Doing some tests, I read that these issues could be caused by the power scaling features in the graphics card.
I’ve worked with @shadesmaclean on this issue for a bit, and during my searches I found a random script from github that helps control the power/performance settings of the card.
We’ve since seen some success by manually switching power scaling settings for the card using this script. Granted we tried using some of the amdgpu GUI tools that could do the same thing but honestly we couldn’t get them to work on his setup. So instead we ended up using the following script:
source: https://github.com/superjamie/snippets/blob/master/radcard
https://wiki.archlinux.org/index.php/AMDGPU
#!/bin/bash
# Radcard
# Script to control radeon DPM power saving
# Ref: https://wiki.archlinux.org/index.php/ATI#Powersaving
# Version: 2019-02-12
# License: GPLv3
# Authors: jamie.bainbridge@gmail.com
CARDPATH="/sys/class/drm/card0/device"
do_set() {
case "$1" in
bat*)
sudo sh -c "echo battery > $CARDPATH/power_dpm_state"
;;
bal*)
sudo sh -c "echo balanced > $CARDPATH/power_dpm_state"
;;
per*)
sudo sh -c "echo performance > $CARDPATH/power_dpm_state"
;;
a*)
sudo sh -c "echo auto > $CARDPATH/power_dpm_force_performance_level"
;;
l*)
sudo sh -c "echo low > $CARDPATH/power_dpm_force_performance_level"
;;
h*)
sudo sh -c "echo high > $CARDPATH/power_dpm_force_performance_level"
;;
*)
do_usage
;;
esac
}
do_get() {
echo -n "power_dpm_state: "; cat "$CARDPATH/power_dpm_state"
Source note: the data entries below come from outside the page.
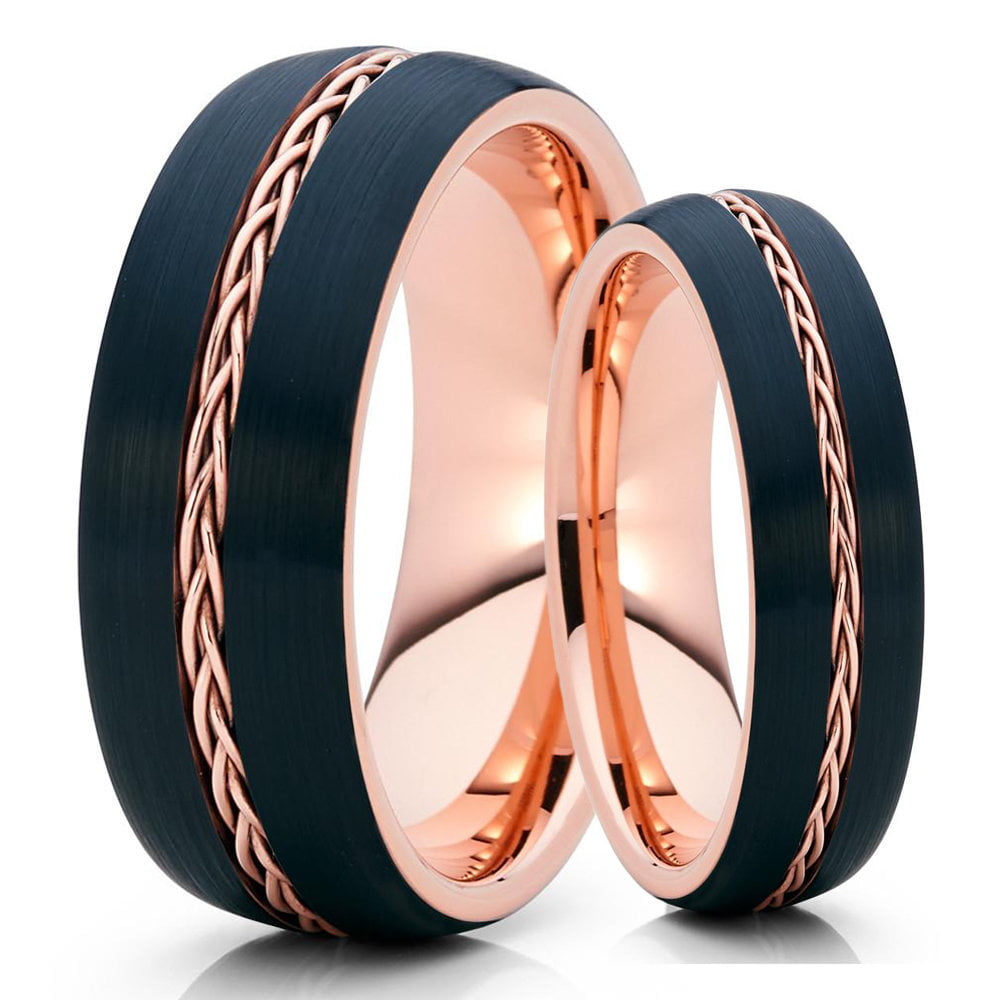 HIS & HERS 8MM/4MM Tungsten Rose Gold Comfort Fit Wedding Band TWO RING SET 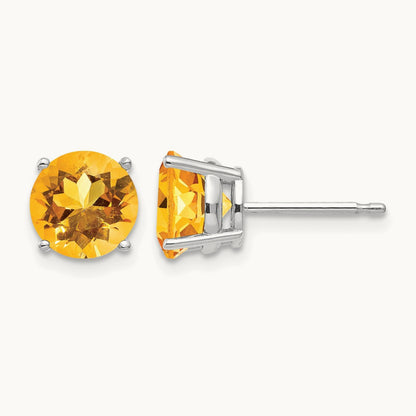 Citrine earring, 7mm, 14K White Gold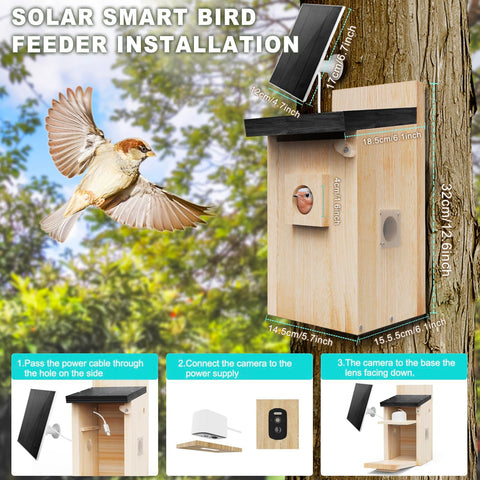 Euphoricca solar smart bird house camera night vision captures dusk activity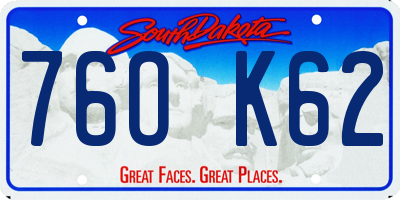 SD license plate 76OK62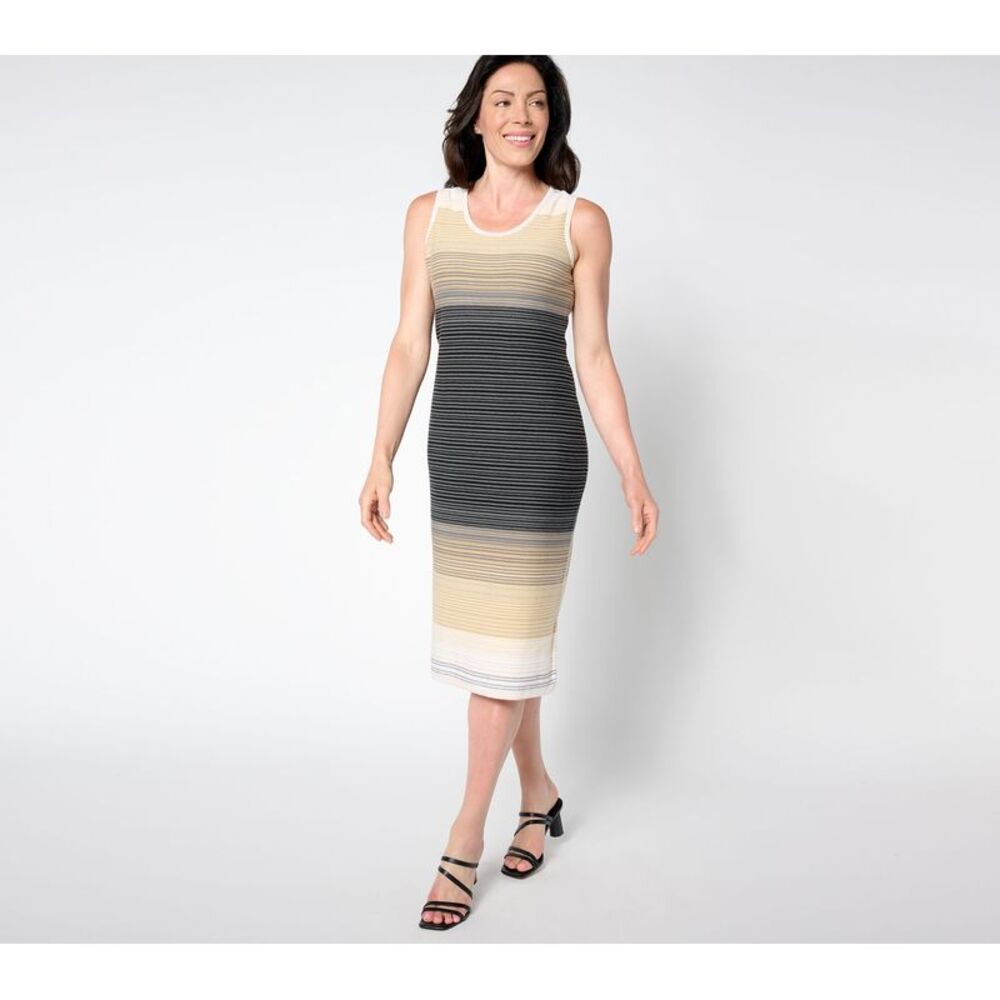 Isaac Mizrahi Live! Women's Petite Dress PXL Ombre Stripe Multi-colored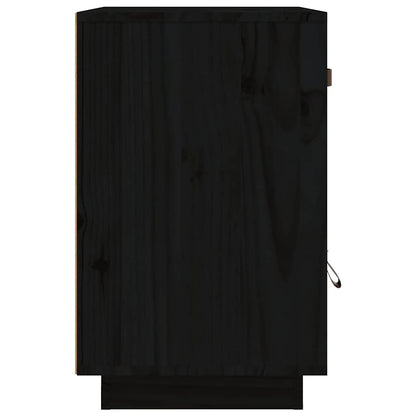 Comodino Nero 40x34x55 cm in Legno Massello di Pino - homemem39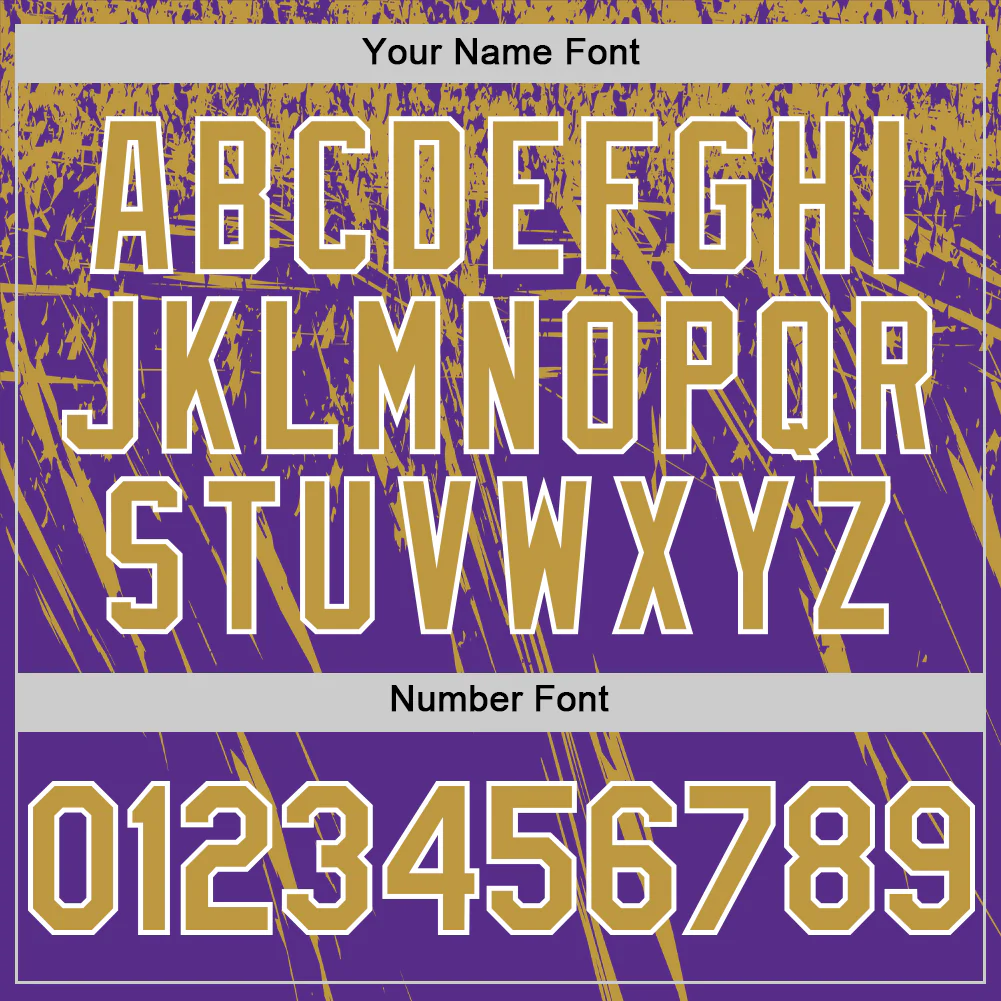 Custom Purple Old Gold-White Distressed Scratch Brush Stroke Authentic Baseball Jersey - Image 5
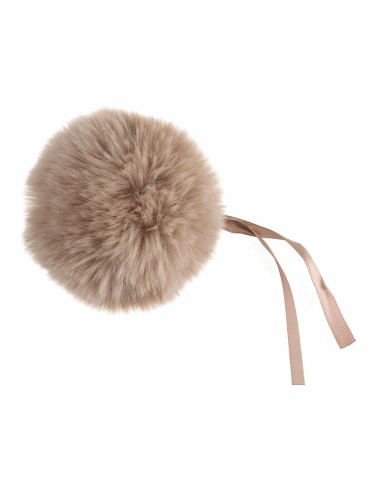 Pompon imitation fourrure 11 cm - Naturel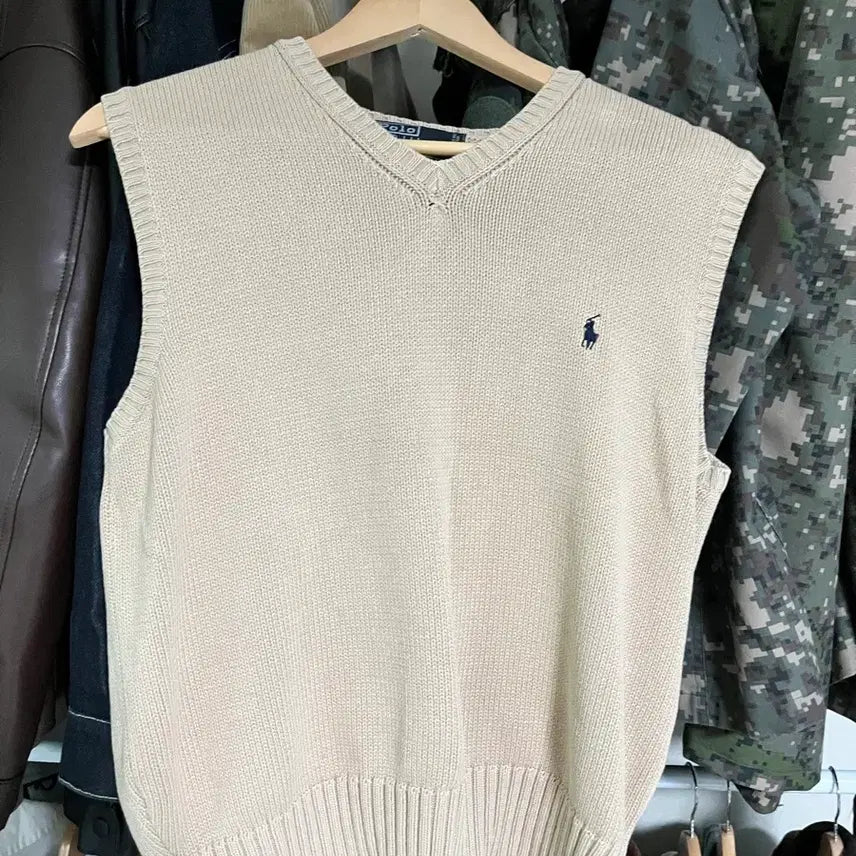 [BUNJANG] Polo Ralph Lauren Knit Vest Ivory / 폴로 랄프로렌 니트 베스트 아이보리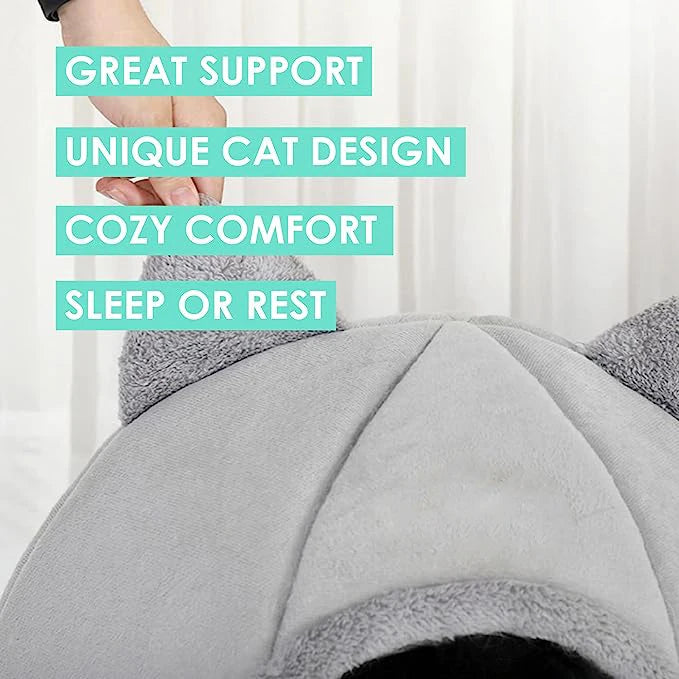 🛏️ CozyPet Tent Bed – Self-Warming Hideaway for Cats & Small Dogs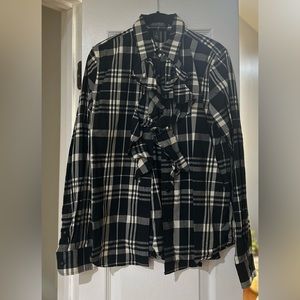 Ralph Lauren Women’s plaid, ruffle front button down blouse. Size S.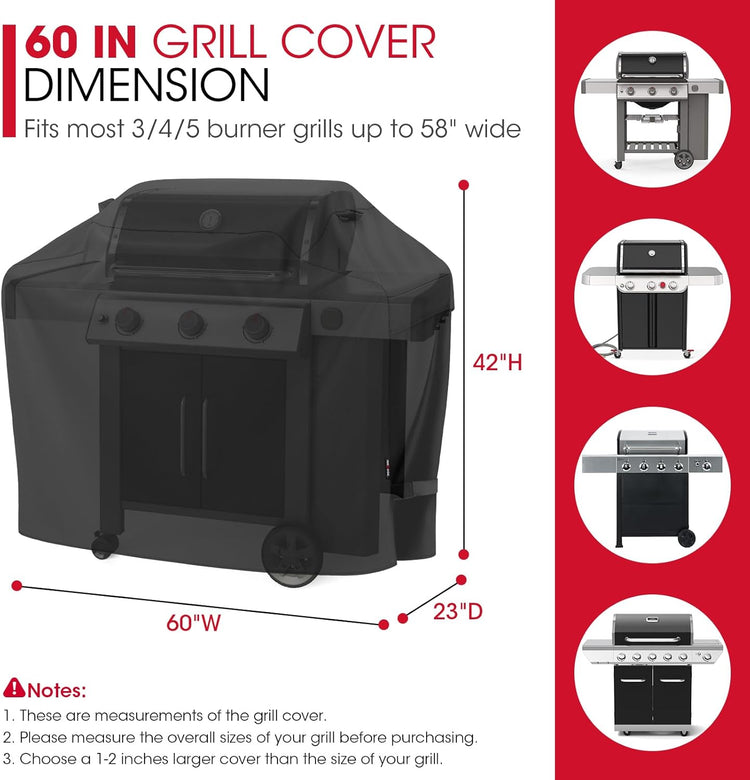 Grill Cover 60 Inch, Heavy Duty Waterproof Gas Grill Cover for Outside 58" Wide - Flavour Fushion Cooking Shop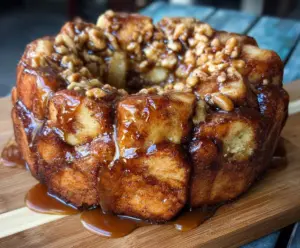 Delicious Monkey Bread with a sweet twist, showcasing golden-brown, gooey pastry chunks topped with caramel sauce.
echo -n "power_dpm_force_performance_level: "; cat "$CARDPATH/power_dpm_force_performance_level"
}
do_usage() {
echo "Usage: $(basename "$0") [get|set [battery|balanced|performance|auto|low|high|bat|bal|per|a|h|l]]"
exit 1
}
case "$1" in
"set")
shift
for VAR in "$@"; do
do_set "$VAR"
done
do_get
;;
"get")
do_get
;;
*)
do_usage
;;
esac
exit 0
Basically make that a *.sh file and give it permission to run as a program and then while in the same directory as the script we’ve been having shadesmaclean run the following command.
./radcard.sh set performance high
So far this SEEMS to have kept his system from crashing from the same errors as before (while we’re still looking into seemingly unrelated things on the side).
I’m sorry but I didn’t post my research early enough to track down all the sources I used when I found this solution, but the archwiki article on ATI Powersaving and in the amdgpu there’s some references to power saving features and stuff. I’m not an expert, but after fiddling with things, hopefully this leads to someone giving a more elaborate and informed solution/answer. There’s ways to set this to load automatically at boot, but we haven’t tested that yet as we’re still evaluating it’s effectiveness.
perhaps @shadesmaclean can chime in with any extra info on this from his end?
Anyway TLDR it seems to be a power saving bug with some AMD graphics cards and disabling or manually setting power saving or performance settings to high settings seems to negate the issue as a workaround.
as a novice myself any corrections or information you guys can throw at me will be great.
as a sidenote we also started having @shadesmaclean put his CPU in performance profile mode as well to negate any chance of powersettings somehow affecting that. probably unrelated, but should mention as it was part of our workarounds.